Actualités
Constat sur internet : la jurisprudence rappelle les conditions rigoureuses de validité
En matière civile, la preuve est libre. Mais les constats réalisés sur internet doivent obéir à des conditions de validité rigoureuses afin de prouver l’existence d’un acte de contrefaçon. Ainsi, dans un jugement du 7 février 2007, le TGI de Mulhouse a considéré que le manque de rigueur d’établissement du procès verbal de constat lui enlevait toute force probante et a débouté la société Groupe Philippe Bosc de son action en contrefaçon et parasitisme. Elle invoquait la reprise de sa marque « Bosc Office » dans les méta-tags du site d’un concurrent, la société Shiva. Elle avait mandaté un huissier pour réaliser un constat qui en apporterait la preuve.
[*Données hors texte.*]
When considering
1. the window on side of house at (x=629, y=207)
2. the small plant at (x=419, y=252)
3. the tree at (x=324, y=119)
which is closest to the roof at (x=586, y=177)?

Il s’était rendu sur le moteur de recherche Google pour démontrer que Shiva apparaissait dans les premiers résultats lorsqu’une requête était effectuée sur les termes litigieux et prouver ainsi qu’ils étaient repris dans les codes sources. Mais les juges vont relever plusieurs éléments montrant qu’aucune méthodologie stricte n’avait été suivie pour la réalisation du constat qui perdait alors toute force probante. Les magistrats ont estimé que la recherche effectuée par l’huissier était incomplète car il n’avait pas cliqué sur le lien affiché dans la page de résultats. Or il s’avérait que ce dernier renvoyait à un site n’ayant aucun rapport avec la société Shiva. De plus, le constat ne précisait pas comment l’huissier avait trouvé et imprimé deux pages mises en annexe. Enfin, les juges ont souligné le fait que le constat n’indiquait pas que la mémoire cache avait été vidée. Cette absence de mention avait déjà conduit la cour d’appel de Paris à remettre en cause la force probante d’un constat, dans un arrêt du 17 novembre 2006.
Cette même juridiction a d’ailleurs rendu un autre arrêt le 25 octobre 2006, invalidant également un procès verbal. Elle a considéré que le fait d’aspirer un site dépassait le cadre du constat qui permet seulement de procéder à des captures d’écran. Elle est même allée beaucoup plus loin et a analysé ce procédé en une saisie-contrefaçon qui devait respecter les formalités prévues à l’article 332-1 du code de la propriété intellectuelle. Cela voudrait dire que l’aspiration d’un site devrait être autorisée par un juge : cette première décision à aller dans ce sens apparaît très ou trop sévère. Néanmoins le demandeur a obtenu gain de cause en produisant une lettre envoyée par un tiers à laquelle étaient annexées deux impressions du site en cause. Les juges ont admis cette preuve alors que les conditions de validité requises n’étaient pas remplies. En effet, il n’y avait aucune mention de la manière dont les pages avaient été imprimées. Mais la preuve étant libre, les juges ne peuvent statuer sur sa validité que si le défendeur la met en cause.